_STATED GOAL_.
Could you print, character for character, the data from the line that contains "At what distance in" through the line that contains "Result: 13446", including both of those lines?

_Scene-based reasoning data_.
⟨

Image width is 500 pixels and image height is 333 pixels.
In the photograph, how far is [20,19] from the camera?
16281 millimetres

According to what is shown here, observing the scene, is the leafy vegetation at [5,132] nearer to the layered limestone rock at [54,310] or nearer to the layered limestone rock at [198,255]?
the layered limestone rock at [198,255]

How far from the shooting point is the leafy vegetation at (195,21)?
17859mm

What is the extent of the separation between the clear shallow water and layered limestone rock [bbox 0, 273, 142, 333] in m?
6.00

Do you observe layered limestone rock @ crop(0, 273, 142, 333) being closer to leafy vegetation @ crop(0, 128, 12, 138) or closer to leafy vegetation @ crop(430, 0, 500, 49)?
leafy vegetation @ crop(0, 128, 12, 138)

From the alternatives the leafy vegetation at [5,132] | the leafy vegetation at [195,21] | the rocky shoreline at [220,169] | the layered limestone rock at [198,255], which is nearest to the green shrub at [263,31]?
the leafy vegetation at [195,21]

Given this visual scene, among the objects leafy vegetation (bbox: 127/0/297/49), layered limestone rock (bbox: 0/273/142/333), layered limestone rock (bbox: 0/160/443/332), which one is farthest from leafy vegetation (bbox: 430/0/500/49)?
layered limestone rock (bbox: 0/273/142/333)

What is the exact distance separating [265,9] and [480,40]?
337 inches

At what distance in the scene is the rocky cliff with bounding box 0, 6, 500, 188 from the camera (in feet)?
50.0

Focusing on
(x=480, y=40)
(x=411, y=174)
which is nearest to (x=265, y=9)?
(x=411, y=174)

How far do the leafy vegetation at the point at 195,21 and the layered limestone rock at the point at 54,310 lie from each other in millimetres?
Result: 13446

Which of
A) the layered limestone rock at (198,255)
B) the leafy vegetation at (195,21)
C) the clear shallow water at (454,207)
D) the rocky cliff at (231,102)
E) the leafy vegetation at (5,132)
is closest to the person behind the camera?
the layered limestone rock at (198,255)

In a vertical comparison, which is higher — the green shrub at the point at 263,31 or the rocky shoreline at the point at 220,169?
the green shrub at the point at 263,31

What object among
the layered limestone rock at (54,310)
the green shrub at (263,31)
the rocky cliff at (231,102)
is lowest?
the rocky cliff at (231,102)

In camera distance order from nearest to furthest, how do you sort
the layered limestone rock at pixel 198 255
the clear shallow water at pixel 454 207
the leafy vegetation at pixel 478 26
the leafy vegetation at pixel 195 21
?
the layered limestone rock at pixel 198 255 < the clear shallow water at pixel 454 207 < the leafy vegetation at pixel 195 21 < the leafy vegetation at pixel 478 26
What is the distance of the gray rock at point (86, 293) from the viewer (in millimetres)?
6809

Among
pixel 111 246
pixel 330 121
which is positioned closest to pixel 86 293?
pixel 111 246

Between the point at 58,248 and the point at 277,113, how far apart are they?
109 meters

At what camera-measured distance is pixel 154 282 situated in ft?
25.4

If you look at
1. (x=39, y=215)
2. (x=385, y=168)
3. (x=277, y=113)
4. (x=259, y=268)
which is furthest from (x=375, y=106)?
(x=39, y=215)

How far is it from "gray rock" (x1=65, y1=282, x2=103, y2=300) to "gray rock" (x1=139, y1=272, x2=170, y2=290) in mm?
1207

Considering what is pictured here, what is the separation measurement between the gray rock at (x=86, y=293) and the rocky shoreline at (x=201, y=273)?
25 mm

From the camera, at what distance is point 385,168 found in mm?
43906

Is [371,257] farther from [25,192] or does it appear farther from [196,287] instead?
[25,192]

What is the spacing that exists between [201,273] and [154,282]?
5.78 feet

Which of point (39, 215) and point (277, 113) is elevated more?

⟩

_EXERCISE RESPONSE_.
At what distance in the scene is the rocky cliff with bounding box 0, 6, 500, 188 from the camera (in feet)?
50.0

Focusing on
(x=480, y=40)
(x=411, y=174)
which is nearest to (x=265, y=9)?
(x=411, y=174)

How far do the leafy vegetation at the point at 195,21 and the layered limestone rock at the point at 54,310 lie from each other in millimetres?
Result: 13446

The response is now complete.